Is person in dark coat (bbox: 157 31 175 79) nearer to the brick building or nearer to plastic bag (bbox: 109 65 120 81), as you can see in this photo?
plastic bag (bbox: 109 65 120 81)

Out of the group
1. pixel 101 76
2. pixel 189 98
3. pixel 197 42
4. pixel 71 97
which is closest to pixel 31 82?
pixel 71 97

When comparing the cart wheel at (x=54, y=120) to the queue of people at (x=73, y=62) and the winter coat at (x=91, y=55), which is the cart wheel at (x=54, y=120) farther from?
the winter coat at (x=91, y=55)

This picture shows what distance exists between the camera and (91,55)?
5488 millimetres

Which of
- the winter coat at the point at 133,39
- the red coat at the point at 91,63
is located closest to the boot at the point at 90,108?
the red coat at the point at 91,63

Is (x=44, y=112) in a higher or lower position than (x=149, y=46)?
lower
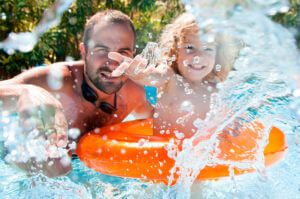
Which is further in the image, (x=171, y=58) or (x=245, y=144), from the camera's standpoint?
(x=171, y=58)

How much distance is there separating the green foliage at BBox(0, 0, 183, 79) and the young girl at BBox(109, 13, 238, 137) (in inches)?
93.5

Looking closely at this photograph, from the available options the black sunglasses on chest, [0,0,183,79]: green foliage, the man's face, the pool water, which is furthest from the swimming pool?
[0,0,183,79]: green foliage

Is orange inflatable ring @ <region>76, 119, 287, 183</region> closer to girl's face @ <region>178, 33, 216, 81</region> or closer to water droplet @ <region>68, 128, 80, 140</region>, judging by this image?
water droplet @ <region>68, 128, 80, 140</region>

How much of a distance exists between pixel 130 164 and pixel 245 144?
67 cm

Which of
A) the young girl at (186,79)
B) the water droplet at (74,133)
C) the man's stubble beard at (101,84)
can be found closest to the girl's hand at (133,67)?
the young girl at (186,79)

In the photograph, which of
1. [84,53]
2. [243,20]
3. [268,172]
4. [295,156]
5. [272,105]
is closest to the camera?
[243,20]

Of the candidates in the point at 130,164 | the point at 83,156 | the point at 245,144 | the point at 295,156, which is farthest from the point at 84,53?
the point at 295,156

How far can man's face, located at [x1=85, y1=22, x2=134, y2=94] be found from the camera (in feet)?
6.90

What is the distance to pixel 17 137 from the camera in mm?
1550

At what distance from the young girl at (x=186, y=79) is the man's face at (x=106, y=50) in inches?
11.6

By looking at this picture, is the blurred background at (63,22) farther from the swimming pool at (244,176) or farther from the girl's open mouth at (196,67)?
the swimming pool at (244,176)

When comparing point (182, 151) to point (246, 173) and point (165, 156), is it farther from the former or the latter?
point (246, 173)

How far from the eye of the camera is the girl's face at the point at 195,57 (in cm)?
200

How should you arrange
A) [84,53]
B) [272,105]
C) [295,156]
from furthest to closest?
[84,53] → [295,156] → [272,105]
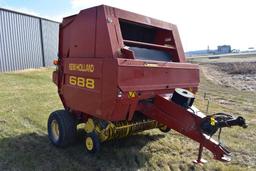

• [Set exercise]:
Write every line of the records above as a JSON list of strings, one string per line, with blank lines omitted. Leave the pictures out of the answer.

• [Answer below]:
[
  "Is person in dark coat (bbox: 157 31 175 79) nearer to the brick building or nearer to plastic bag (bbox: 109 65 120 81), as you can see in this photo?",
  "plastic bag (bbox: 109 65 120 81)",
  "Out of the group",
  "1. pixel 101 76",
  "2. pixel 189 98",
  "3. pixel 197 42",
  "4. pixel 71 97",
  "which is closest to pixel 31 82?",
  "pixel 71 97",
  "When comparing the cart wheel at (x=54, y=120) to the queue of people at (x=73, y=62) and the winter coat at (x=91, y=55), which is the cart wheel at (x=54, y=120) farther from?",
  "the winter coat at (x=91, y=55)",
  "This picture shows what distance exists between the camera and (91,55)?",
  "5488 millimetres",
  "Which of",
  "- the winter coat at the point at 133,39",
  "- the red coat at the point at 91,63",
  "is located closest to the boot at the point at 90,108?",
  "the red coat at the point at 91,63",
  "Is (x=44, y=112) in a higher or lower position than (x=149, y=46)?",
  "lower",
  "Which is further in the image, (x=171, y=58) or (x=245, y=144), from the camera's standpoint?",
  "(x=171, y=58)",
  "How much distance is there separating the green foliage at BBox(0, 0, 183, 79) and the young girl at BBox(109, 13, 238, 137) (in inches)?",
  "93.5",
  "Looking closely at this photograph, from the available options the black sunglasses on chest, [0,0,183,79]: green foliage, the man's face, the pool water, which is furthest from the swimming pool?",
  "[0,0,183,79]: green foliage",
  "Is orange inflatable ring @ <region>76, 119, 287, 183</region> closer to girl's face @ <region>178, 33, 216, 81</region> or closer to water droplet @ <region>68, 128, 80, 140</region>, judging by this image?",
  "water droplet @ <region>68, 128, 80, 140</region>",
  "How much of a distance exists between pixel 130 164 and pixel 245 144?",
  "67 cm",
  "Which of",
  "A) the young girl at (186,79)",
  "B) the water droplet at (74,133)",
  "C) the man's stubble beard at (101,84)",
  "can be found closest to the girl's hand at (133,67)?",
  "the young girl at (186,79)",
  "In the photograph, which of",
  "1. [84,53]",
  "2. [243,20]",
  "3. [268,172]",
  "4. [295,156]",
  "5. [272,105]",
  "is closest to the camera?",
  "[243,20]",
  "Of the candidates in the point at 130,164 | the point at 83,156 | the point at 245,144 | the point at 295,156, which is farthest from the point at 84,53?",
  "the point at 295,156",
  "How far can man's face, located at [x1=85, y1=22, x2=134, y2=94] be found from the camera (in feet)?",
  "6.90",
  "What is the distance to pixel 17 137 from the camera in mm?",
  "1550",
  "At what distance from the young girl at (x=186, y=79) is the man's face at (x=106, y=50) in inches?",
  "11.6",
  "By looking at this picture, is the blurred background at (63,22) farther from the swimming pool at (244,176) or farther from the girl's open mouth at (196,67)?",
  "the swimming pool at (244,176)",
  "When comparing point (182, 151) to point (246, 173) and point (165, 156), is it farther from the former or the latter?",
  "point (246, 173)",
  "How far from the eye of the camera is the girl's face at the point at 195,57 (in cm)?",
  "200",
  "How should you arrange",
  "A) [84,53]",
  "B) [272,105]",
  "C) [295,156]",
  "from furthest to closest?",
  "[84,53] → [295,156] → [272,105]"
]